Observability, insights, and automation

Observability is the extent to which operations teams can understand the internal state or condition of a complex system based only on knowledge of its external outputs. So, a highly observable system (an application or service) is one that externalizes sufficient data to be able to understand how the application or service is executing and its current state. You can read more about observability in the IBM Cloud Learn Hub.

Because developers are increasingly responsible for more of the application lifecycle thanks to modern DevOps best practices, teams must instrument their systems to be highly observable.

The self-instrumentation approach does, however, have limitations. Self-instrumentation works well for new projects, but for existing deployments and solutions, your instrumentation needs to be retrofitted to potentially very old codebases. Also, teams can only use self-instrumentation for deployments that they own and have source code access to, which means that it can be difficult or impossible to instrument dependencies or third-party packages. Additionally, for external services, such as databases, teams become reliant on the providers of those external services to make their services observable.
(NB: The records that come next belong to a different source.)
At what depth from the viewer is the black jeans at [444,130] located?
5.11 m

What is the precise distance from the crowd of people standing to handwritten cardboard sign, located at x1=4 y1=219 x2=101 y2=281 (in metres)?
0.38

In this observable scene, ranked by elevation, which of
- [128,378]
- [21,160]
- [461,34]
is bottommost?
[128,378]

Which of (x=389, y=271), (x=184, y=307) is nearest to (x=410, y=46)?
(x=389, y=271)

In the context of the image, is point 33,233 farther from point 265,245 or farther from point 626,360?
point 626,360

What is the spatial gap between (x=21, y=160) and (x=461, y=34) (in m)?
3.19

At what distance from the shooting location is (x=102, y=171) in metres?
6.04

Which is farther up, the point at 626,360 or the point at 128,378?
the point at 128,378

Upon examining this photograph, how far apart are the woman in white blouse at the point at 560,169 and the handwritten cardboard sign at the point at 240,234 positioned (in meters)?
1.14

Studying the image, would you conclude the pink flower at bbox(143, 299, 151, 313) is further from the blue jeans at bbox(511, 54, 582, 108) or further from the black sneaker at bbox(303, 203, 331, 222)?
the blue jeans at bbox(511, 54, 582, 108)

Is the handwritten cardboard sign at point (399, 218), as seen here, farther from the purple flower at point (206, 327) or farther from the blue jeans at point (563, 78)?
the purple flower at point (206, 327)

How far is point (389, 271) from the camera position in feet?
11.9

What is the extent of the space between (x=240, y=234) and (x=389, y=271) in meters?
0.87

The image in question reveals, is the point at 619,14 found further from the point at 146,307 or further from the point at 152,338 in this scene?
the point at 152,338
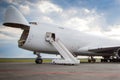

IBM Observability with Instana, a software observability platform, solves this problem by providing auto-instrumentation of various programming languages and runtimes, including Java and .NET, which means that teams always have rich observability for their deployments while also providing configuration and code SDKs to add additional data. Instana supports open source instrumentation, such as the open source data collection project OpenTelemetry, allowing development teams to define the observability they need for their applications. Instana also supports over 260 additional third-party technologies and services, providing end-to-end observability from mobile to mainframe and across a wide range of technologies.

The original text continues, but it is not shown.